How I Taught an AI Tutor to Handle Student Frustration

How Athena detects student frustration and turns it into a structured deal that keeps learning alive. The feature that required the most thought about how children actually learn.

—

How Athena detects student frustration and turns it into a deal that keeps learning alive

This is the third post in a series about building Athena. The first covered how it all fits together and the second explained the curriculum grounding system.

• • •

My child does not quit quietly.

When something clicks, the energy in the room changes. When it does not click, I get one-word answers, repeated sighs, and eventually a very deliberate attempt to change the subject. I have watched this pattern with every tutor, every homework session, every Khan Academy video that asked them to "just try it yourself first." The moment frustration tips into disengagement is fast and very specific. There is a particular terse "idk" that means we are done unless something changes.

When I started building Athena, this was the moment I most needed to solve.
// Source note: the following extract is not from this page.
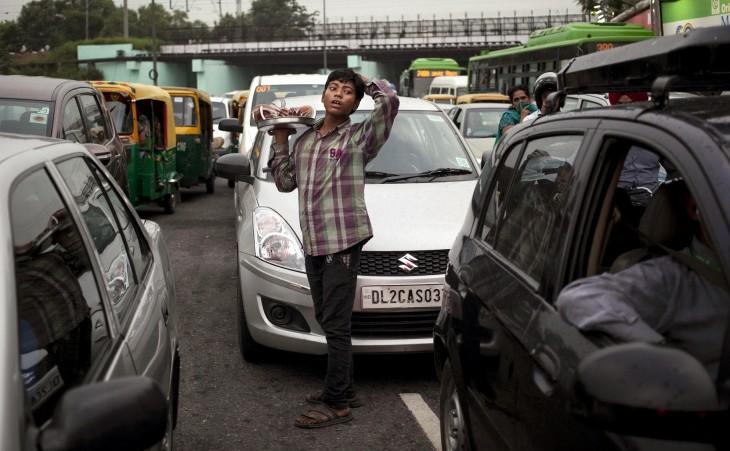Niño vendiendo cocos a la mitad de la calle en Nueva Delhi, India.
Not the chat interface, not the RAG pipeline, not the maths rendering. Those are all engineering problems with clear solutions. The frustration problem is a human problem dressed as an engineering problem, and it took me a while to realise that the solution was also human: negotiation.
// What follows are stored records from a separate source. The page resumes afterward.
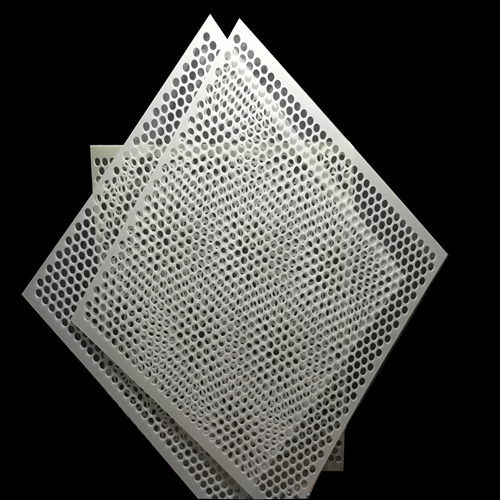 Perforated plastic sheets for layer pads for sterilization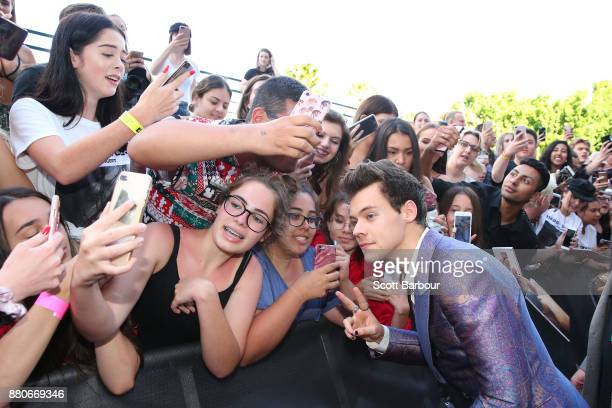 Harry Styles greets fanson the red carpet ahead of the 31st Annual ARIA Awards 2017 at The Star on November 28 2017 in Sydney Australia
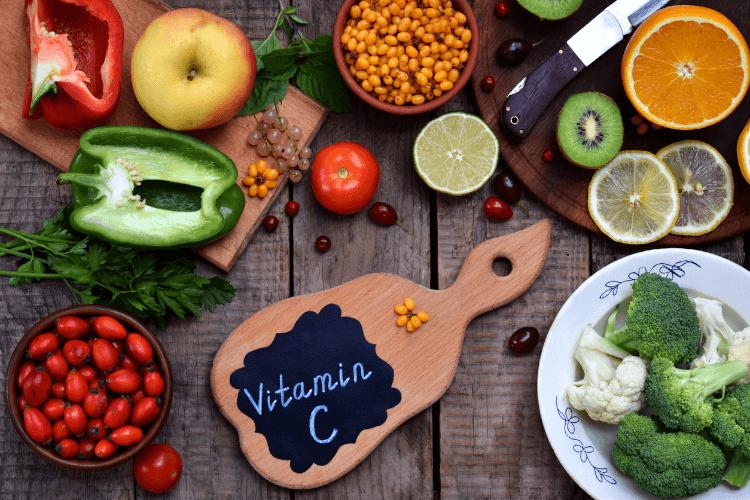 Verschieden Obst- und Gemüsesorten und ein Brett mit der Aufschrift Vitamin C auf einer Holzunterlage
This post is about how I taught an AI to bargain.

• • •

The Difficulty Engine: Two Layers

Before the negotiation can happen, Athena needs to know where a student is. Not just "which topic" but "what level of support do they need right now?" That state lives in a small but carefully designed difficulty engine.

I track difficulty on two layers simultaneously.

Internal level (1–5). An integer stored in a signed, tamper-proof cookie. It moves up and down based on performance. Five levels gives enough granularity to make fine adjustments without overcorrecting. It is invisible to the student.

Student-facing state. A three-position dial the student can see: Socratic (deep thinking, few hints), Ladder (step-by-step scaffolding, more support), and Emergency (maximum support, hint available). The dial is not cosmetic. Its position drives how Athena behaves in every response.

The mapping between them:

Levels 3–5 map to Socratic
Levels 1–2 map to Ladder
Emergency is not a dial position; it is a temporary mode that activates while a hint is in progress

The reason I did not just show students the number is that a ticking score is anxiety-inducing, especially for a twelve-year-old who already feels like they are failing. What they should experience is a qualitative shift in how Athena talks to them: more patient, more scaffolded, more broken-down. The number is for the engine. The dial is for the student.

The state machine lives in lib/negotiation/engine.ts and is written entirely as pure functions with no side effects. This makes it trivial to test and simple to reason about:

export const CONSECUTIVE_CORRECT_TO_LEVEL_UP = 3;
export const CONSECUTIVE_FAILURES_TO_LEVEL_DOWN = 2;

export interface DifficultyState {
  level: number;
  consecutiveCorrect: number;
  consecutiveFailures: number;
}

export function recordCorrectAnswer(
  map: SubjectDifficultyMap,
  subject: Subject
): { map: SubjectDifficultyMap; levelChanged: boolean } {
  const current = map[subject];
  const newCorrect = current.consecutiveCorrect + 1;

  if (newCorrect >= CONSECUTIVE_CORRECT_TO_LEVEL_UP) {
    const newLevel = clampLevel(current.level + 1);
    return {
      map: {
        ...map,
        [subject]: { level: newLevel, consecutiveCorrect: 0, consecutiveFailures: 0 },
      },
      levelChanged: newLevel !== current.level,
    };
  }

  return {
    map: {
      ...map,
      [subject]: { ...current, consecutiveCorrect: newCorrect, consecutiveFailures: 0 },
    },
    levelChanged: false,
  };
}

Three correct answers in a row: level up. Two consecutive failures: level down. The counters reset whenever either threshold is crossed, so the engine is always tracking recent momentum, not lifetime averages. A student who was struggling last session but arrives focused today will climb quickly.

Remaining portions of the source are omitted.